▶ **WHAT IS NEEDED**:
Copy each entry below word for word, leaving out the pictures.

▶ **DATA SUPPLIED**:
- - - -

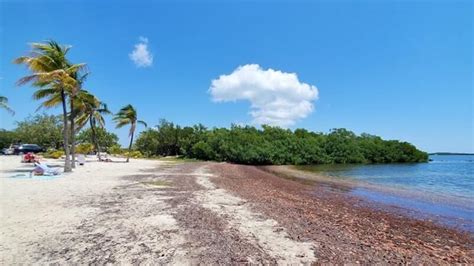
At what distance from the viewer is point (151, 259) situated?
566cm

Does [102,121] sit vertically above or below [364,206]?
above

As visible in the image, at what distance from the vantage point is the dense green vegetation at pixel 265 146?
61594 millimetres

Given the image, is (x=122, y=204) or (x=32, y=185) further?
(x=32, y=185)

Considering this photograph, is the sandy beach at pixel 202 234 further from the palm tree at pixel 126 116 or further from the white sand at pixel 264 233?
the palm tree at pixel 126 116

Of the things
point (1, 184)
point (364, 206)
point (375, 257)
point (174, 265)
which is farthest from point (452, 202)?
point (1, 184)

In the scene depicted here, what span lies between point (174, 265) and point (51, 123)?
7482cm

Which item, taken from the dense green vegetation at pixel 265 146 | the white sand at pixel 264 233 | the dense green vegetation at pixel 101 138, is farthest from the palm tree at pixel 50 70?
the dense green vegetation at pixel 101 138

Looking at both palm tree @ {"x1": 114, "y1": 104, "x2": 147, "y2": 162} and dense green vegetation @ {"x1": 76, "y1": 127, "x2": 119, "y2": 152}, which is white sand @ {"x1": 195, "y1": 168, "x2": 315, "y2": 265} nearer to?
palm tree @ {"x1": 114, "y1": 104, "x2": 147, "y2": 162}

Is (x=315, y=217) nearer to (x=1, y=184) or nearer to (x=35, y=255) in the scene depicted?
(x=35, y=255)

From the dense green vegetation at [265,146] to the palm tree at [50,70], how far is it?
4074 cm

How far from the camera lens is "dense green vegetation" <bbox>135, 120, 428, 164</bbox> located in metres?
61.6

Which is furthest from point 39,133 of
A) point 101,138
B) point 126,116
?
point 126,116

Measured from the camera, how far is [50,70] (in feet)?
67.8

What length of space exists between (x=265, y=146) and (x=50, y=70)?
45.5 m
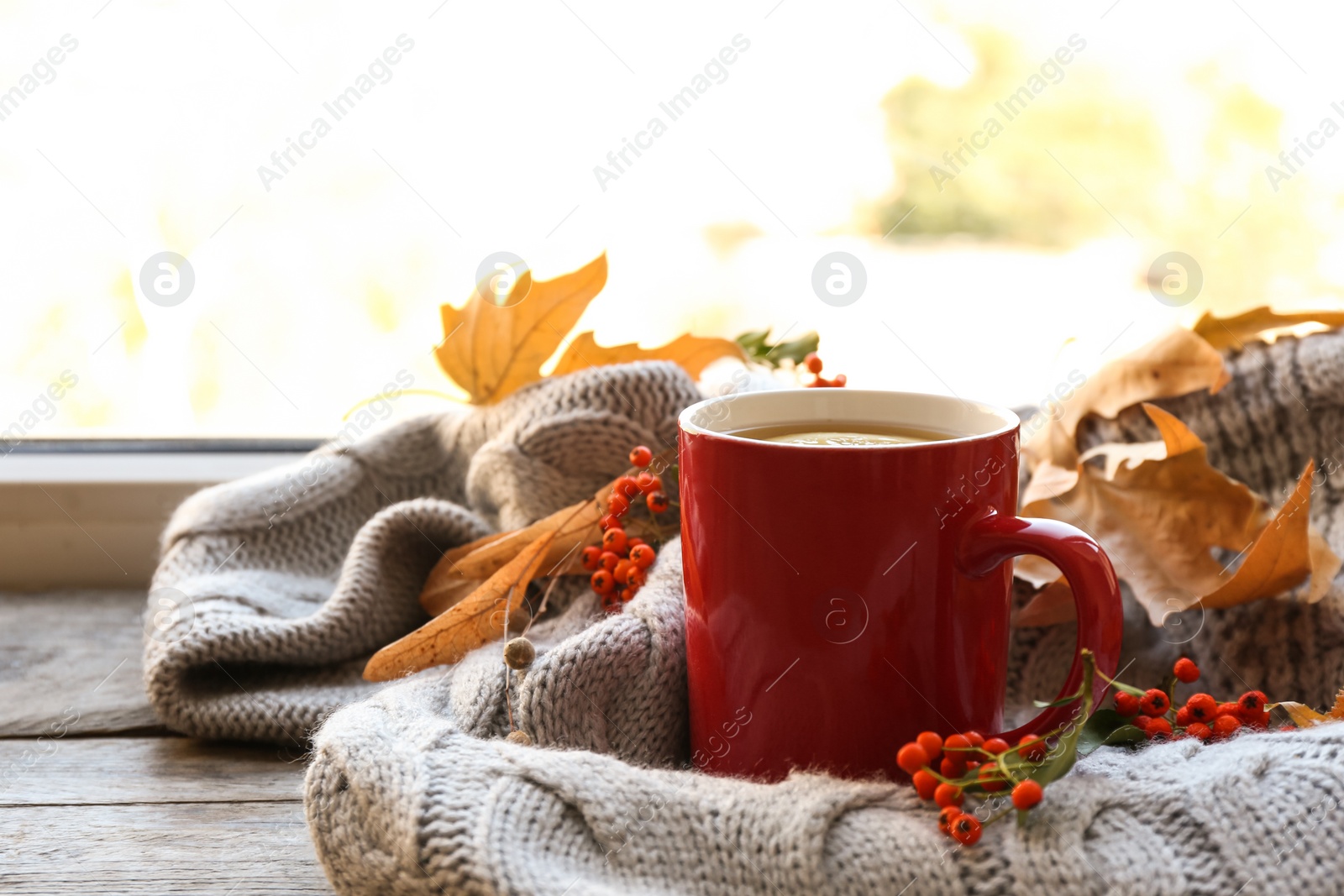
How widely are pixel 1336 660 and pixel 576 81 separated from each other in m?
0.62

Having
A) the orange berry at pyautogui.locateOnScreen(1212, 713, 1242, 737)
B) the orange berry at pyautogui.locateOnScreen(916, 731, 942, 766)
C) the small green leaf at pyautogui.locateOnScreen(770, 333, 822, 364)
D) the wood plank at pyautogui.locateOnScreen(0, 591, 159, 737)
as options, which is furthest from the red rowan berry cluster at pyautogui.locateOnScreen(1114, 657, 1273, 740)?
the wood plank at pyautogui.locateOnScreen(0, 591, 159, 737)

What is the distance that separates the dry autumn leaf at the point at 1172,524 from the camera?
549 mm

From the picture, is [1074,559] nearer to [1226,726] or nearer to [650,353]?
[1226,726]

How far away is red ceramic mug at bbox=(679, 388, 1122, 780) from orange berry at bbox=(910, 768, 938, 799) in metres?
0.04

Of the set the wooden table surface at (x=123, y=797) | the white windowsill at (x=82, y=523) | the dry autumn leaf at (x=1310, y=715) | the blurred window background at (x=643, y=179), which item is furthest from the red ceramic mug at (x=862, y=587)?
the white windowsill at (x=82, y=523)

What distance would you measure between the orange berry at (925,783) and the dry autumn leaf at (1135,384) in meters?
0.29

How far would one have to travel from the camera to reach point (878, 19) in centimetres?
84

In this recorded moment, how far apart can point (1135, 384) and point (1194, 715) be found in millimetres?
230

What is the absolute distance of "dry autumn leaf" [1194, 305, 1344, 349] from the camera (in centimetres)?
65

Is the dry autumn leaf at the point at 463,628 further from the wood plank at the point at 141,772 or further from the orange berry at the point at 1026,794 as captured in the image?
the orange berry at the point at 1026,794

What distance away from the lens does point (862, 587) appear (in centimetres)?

- - - -

▶ **RESPONSE TO THIS TASK**:
At what distance from the viewer is point (151, 259) situated?
566cm

Does [102,121] sit vertically above or below [364,206]?
above

As visible in the image, at what distance from the vantage point is the dense green vegetation at pixel 265 146?
61594 millimetres

Given the image, is (x=122, y=204) or (x=32, y=185) further?
(x=32, y=185)

Considering this photograph, is the sandy beach at pixel 202 234 further from the palm tree at pixel 126 116 or further from the white sand at pixel 264 233?
the palm tree at pixel 126 116

Of the things
point (1, 184)
point (364, 206)
point (375, 257)
point (174, 265)
which is farthest from point (452, 202)?
point (1, 184)

In the scene depicted here, what span lies between point (174, 265) and point (51, 123)?
7482cm

Which item, taken from the dense green vegetation at pixel 265 146 | the white sand at pixel 264 233 | the dense green vegetation at pixel 101 138, is farthest from the palm tree at pixel 50 70?
the dense green vegetation at pixel 101 138

Looking at both palm tree @ {"x1": 114, "y1": 104, "x2": 147, "y2": 162} and dense green vegetation @ {"x1": 76, "y1": 127, "x2": 119, "y2": 152}, which is white sand @ {"x1": 195, "y1": 168, "x2": 315, "y2": 265} nearer to?
palm tree @ {"x1": 114, "y1": 104, "x2": 147, "y2": 162}

Is (x=315, y=217) nearer to (x=1, y=184) or nearer to (x=35, y=255) in the scene depicted?
(x=35, y=255)

From the dense green vegetation at [265,146] to the palm tree at [50,70], how far is it?
4074 cm

How far from the camera lens is "dense green vegetation" <bbox>135, 120, 428, 164</bbox> located in metres?
61.6

Which is furthest from point 39,133 of
A) point 101,138
B) point 126,116
?
point 126,116

Measured from the camera, how far is [50,70] (in feet)?
67.8

What length of space exists between (x=265, y=146) and (x=50, y=70)?
45.5 m
How widely are pixel 1336 660 and pixel 576 81 separated from each other in m?
0.62

Having
A) the orange berry at pyautogui.locateOnScreen(1212, 713, 1242, 737)
B) the orange berry at pyautogui.locateOnScreen(916, 731, 942, 766)
C) the small green leaf at pyautogui.locateOnScreen(770, 333, 822, 364)
D) the wood plank at pyautogui.locateOnScreen(0, 591, 159, 737)
as options, which is furthest from the red rowan berry cluster at pyautogui.locateOnScreen(1114, 657, 1273, 740)?
the wood plank at pyautogui.locateOnScreen(0, 591, 159, 737)

What is the distance that separates the dry autumn leaf at the point at 1172,524 from the camera?
549 mm

From the picture, is [1074,559] nearer to [1226,726] or nearer to [650,353]?
[1226,726]

How far away is red ceramic mug at bbox=(679, 388, 1122, 780) from orange berry at bbox=(910, 768, 938, 799) in metres?
0.04

Of the set the wooden table surface at (x=123, y=797) | the white windowsill at (x=82, y=523) | the dry autumn leaf at (x=1310, y=715) | the blurred window background at (x=643, y=179), which item is furthest from the red ceramic mug at (x=862, y=587)?
the white windowsill at (x=82, y=523)

What distance would you measure between the orange berry at (925,783) and the dry autumn leaf at (1135,384) in meters?
0.29

How far would one have to travel from the camera to reach point (878, 19) in centimetres?
84

In this recorded moment, how far apart can point (1135, 384) and point (1194, 715) be found in millimetres?
230

What is the absolute distance of "dry autumn leaf" [1194, 305, 1344, 349] from the camera (in centimetres)?
65

Is the dry autumn leaf at the point at 463,628 further from the wood plank at the point at 141,772 or further from the orange berry at the point at 1026,794 as captured in the image?
the orange berry at the point at 1026,794

What distance away from the lens does point (862, 587) appear (in centimetres)?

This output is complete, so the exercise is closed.